No en vano, este prolífico actor de Milwaukee, nacido el mismo año que Cagney (1899) y fallecido tres años antes (1983), apareció en nueve películas junto al genio neoyorquino, desde Ángeles con caras sucias hasta Ragtime, de Milos Forman, el último film de Cagney en 1981 tras una larga pausa de veinte años –la genial Uno, dos, tres (1961), donde daba vida a un ejecutivo de Coca-Cola en la Alemania Federal, había supuesto su adiós temporal a la gran pantalla–.
«¿Actrices? Recuerdo los papeles que interpretó junto Ann Sheridan, Joan Blondello Virginia Mayo. Eran las que más atractivo tenían junto a Cagney en el cine. Sin olvidar los vodeviles con Frances Vernon, claro está», destaca Boned al ser preguntado por algunas de las musas de Hollywood que compartieron cartel con el gángster eterno.
Pero James Cagney era mucho más.
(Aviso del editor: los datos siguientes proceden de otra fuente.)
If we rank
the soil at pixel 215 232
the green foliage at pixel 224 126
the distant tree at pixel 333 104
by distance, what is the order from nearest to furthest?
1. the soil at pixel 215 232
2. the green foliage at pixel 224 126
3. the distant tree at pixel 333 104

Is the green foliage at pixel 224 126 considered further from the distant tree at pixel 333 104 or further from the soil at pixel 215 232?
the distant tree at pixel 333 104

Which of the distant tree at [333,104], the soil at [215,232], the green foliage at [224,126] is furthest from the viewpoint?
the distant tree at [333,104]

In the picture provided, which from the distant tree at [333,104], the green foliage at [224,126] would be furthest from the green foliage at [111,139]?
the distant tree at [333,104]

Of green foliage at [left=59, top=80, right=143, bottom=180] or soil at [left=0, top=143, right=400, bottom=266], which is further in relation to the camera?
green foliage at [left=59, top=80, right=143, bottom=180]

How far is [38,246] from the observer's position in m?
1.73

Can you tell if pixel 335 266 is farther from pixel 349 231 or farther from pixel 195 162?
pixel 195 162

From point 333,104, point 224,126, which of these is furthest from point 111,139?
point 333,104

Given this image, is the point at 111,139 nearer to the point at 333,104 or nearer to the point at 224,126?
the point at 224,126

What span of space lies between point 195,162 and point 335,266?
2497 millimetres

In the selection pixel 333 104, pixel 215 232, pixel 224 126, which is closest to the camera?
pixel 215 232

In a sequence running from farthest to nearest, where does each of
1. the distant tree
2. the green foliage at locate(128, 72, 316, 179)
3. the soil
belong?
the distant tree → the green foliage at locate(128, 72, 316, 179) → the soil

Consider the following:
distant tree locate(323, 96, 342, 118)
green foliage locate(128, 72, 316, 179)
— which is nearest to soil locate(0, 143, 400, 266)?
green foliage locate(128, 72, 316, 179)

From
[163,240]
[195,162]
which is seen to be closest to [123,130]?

Consumado bailarín en Yanqui Dandy, Desfile de candilejas y The seven little foys, también fue un destacado imitador en biopics como Ámame o déjame –interpretando al gángster judío-americano Martin Moe Snyder– y El hombre de las mil caras –en el papel de Lon Chaney– o un brillante cómico en Escala en Hawai, El Guapo, Ha entrado un fotógrafo o Uno, dos, tres.
Fue un pequeño gigante que peleó contra las injusticias, las falsas acusaciones políticas –se le tachó de comunista– e incluso tuvo que afrontar las amenazas de muerte de la mafia, contra la que luchó para evitar que pudiera dominar el Sindicato de Actores. Así era James Cagney, un hombre que, en palabras de Boned, «un grandísimo actor, una de las grandes leyendas de Hollywood que no se arrugaba ante nada ni ante nadie«.